Why DRY? by Mark Seemann
Code duplication is often harmful - except when it isn't. Learn how to think about the trade-offs involved.
Good programmers know that code duplication should be avoided. There's a cost associated with duplicated code, so we have catchphrases like Don't Repeat Yourself (DRY) in order to remind ourselves that code duplication is evil.
It seems to me that some programmers see themselves as Terminators: out to eliminate all code duplication with extreme prejudice; sometimes, perhaps, without even considering the trade-offs involved. Every time you remove duplicated code, you add a level of indirection, and as you've probably heard before, all problems in computer science can be solved by another level of indirection, except for the problem of too many levels of indirection.
Removing code duplication is important, but it tends to add a cognitive overhead. Therefore, it's important to understand why code duplication is harmful - or rather: when it's harmful.
Rates of change #
Imagine that you copy a piece of code and paste it into ten other code bases, and then never touch that piece of code again. Is that harmful?
Here's one of my favourite examples. When protecting the invariants of objects, I always add Guard Clauses against nulls:
if (subject == null) throw new ArgumentNullException("subject");
In fact, I have a Visual Studio code snippet for this; I've been using this code snippet for years, which means that I have code like this Guard Clause duplicated all over my code bases. Most likely, there are thousands of examples of such Guard Clauses on my hard drive, with the only variation being the name of the parameter. I don't mind, because, in my experience, these two lines of code never change.
Yet many programmers see that as a violation of DRY, so instead, they introduce something like this:
The end result of this is that you've slightly increased the cognitive overhead, but what have you gained? As far as I can tell: nothing. The code still has the same number of Guard Clauses. Instead of idiomatic
if statements, they are now method calls, but it's hardly DRY when you have to repeat those calls to Guard.AgainstNull all over the place. You'd still be repeating yourself.
The point here is that DRY is a catchphrase, but shouldn't be an excuse for avoiding thinking explicitly about any given problem.
If the duplicated code is likely to change a lot, the cost of duplication is likely to be high, because you'll have to spend time making the same change in lots of different places - and if you forget one, you'll be introducing bugs in the system. If the duplicated code is unlikely to change, perhaps the cost is low. As with all other risk management, you conceptually multiply the risk of the adverse event happening with the cost of the damage associated with that event. If the product is low, don't bother addressing the risk.
The Rule of Three #
It's not a new observation that unconditional elimination of duplicated code can be harmful. The Rule of Three exists for this reason:
- Write a piece of code.
- Write the same piece of code again. Resist the urge to generalise.

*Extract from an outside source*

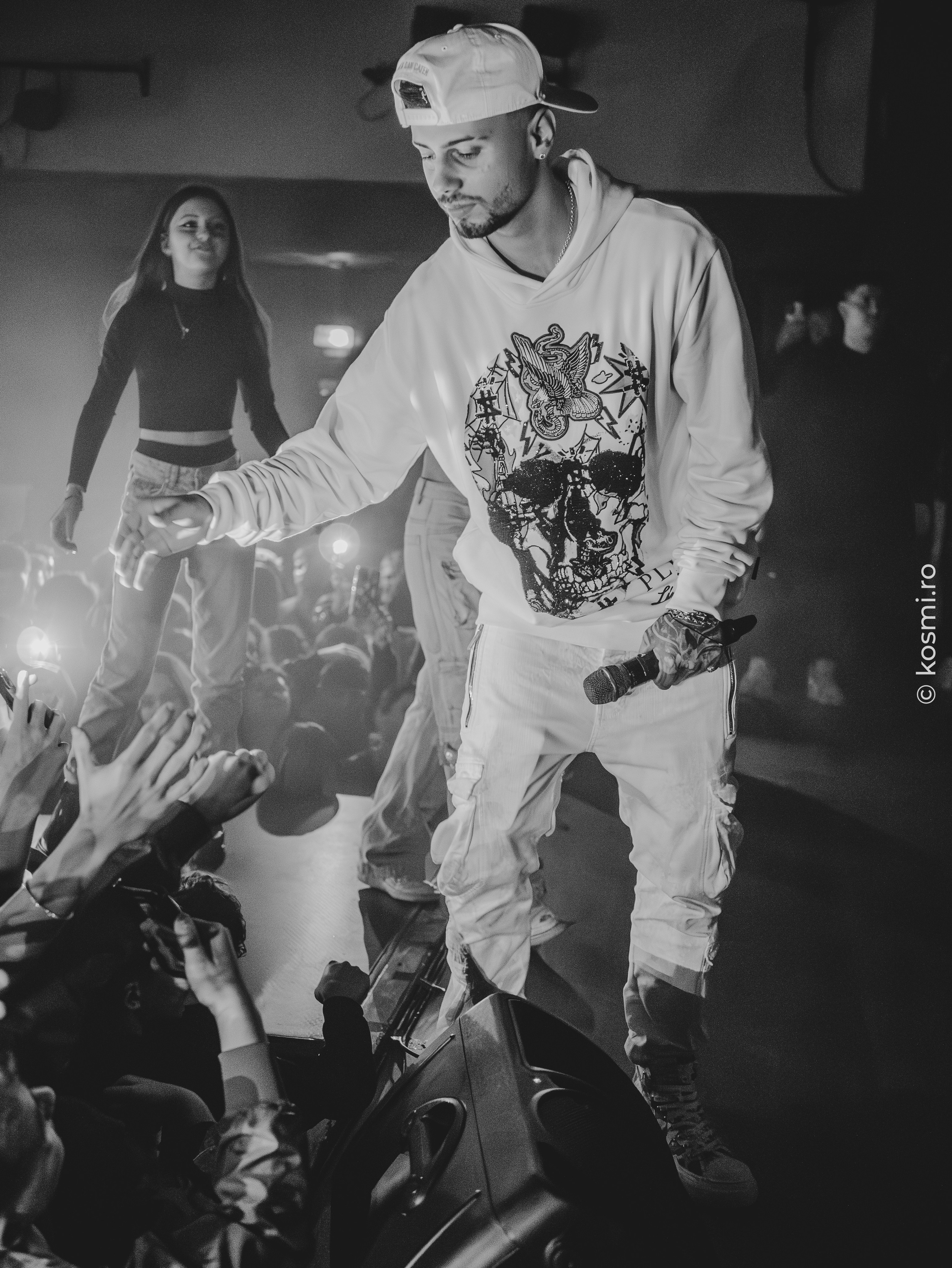 Balul Bobocilor Ștefan Odobleja 2023. Kosmi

- Write the same piece of code again. Now you are allowed to consider generalising it.
Another reason is that even if the duplication is 'real' (and not coincidental), you may not have enough examples to enable you to make the correct refactoring. Often, even duplicated code comes with small variations:
- The logic is the same, but a string value differs.
- The logic is almost the same, but one duplicate performs an extra small step.
- The logic looks similar, but operates on two different types of object.
If you refactor too prematurely, you may perform the wrong refactoring. Often, people introduce helper methods, and then when they realize that the axis of variability was not what they expected, they add more and more parameters to the helper method, and more and more complexity to its implementation. This leads to ripple effects. Ripple effects lead to thrashing. Thrashing leads to poor maintainability. Poor maintainability leads to low productivity.
This is, in my experience, the most important reason to follow the Rule of Three: wait, until you have more facts available to you. You don't have to take the rule literally either. You can wait until you have four, five, or six examples of the duplication, if the rate of change is low.
The parallel to statistics #
If you've ever taken a course in statistics, you would have learned that the less data you have, the less confidence you can have in any sort of analysis. Conversely, the more samples you have, the more confidence can you have if you are trying to find or verify some sort of correlation.
The same holds true for code duplication, I believe. The more samples you have of duplicated code, the better you understand what is truly duplicated, and what varies. The better you understand the axes of variability, the better a refactoring you can perform in order to get rid of the duplication.
Code duplication is costly - but only if the code changes. The cost of code duplication, thus, is C*p, where C is the cost incurred, when you need to change the code, and p is the probability that you'll need to change the code. In my experience, for example, the Null Guard Clause in this article has a cost of duplication of 0, because the probability that I'll need to change it is 0.
There's a cost associated with removing duplication - particularly if you make the wrong refactoring. Thus, depending on the values of C and p, you may be better off allowing a bit of duplication, instead of trying to eradicate it as soon as you see it.
You may not be able to quantify C and p (I'm not), but you should be able to estimate whether these values are small or large. This should help you decide if you need to eliminate the duplication right away, or if you'd be better off waiting to see what happens.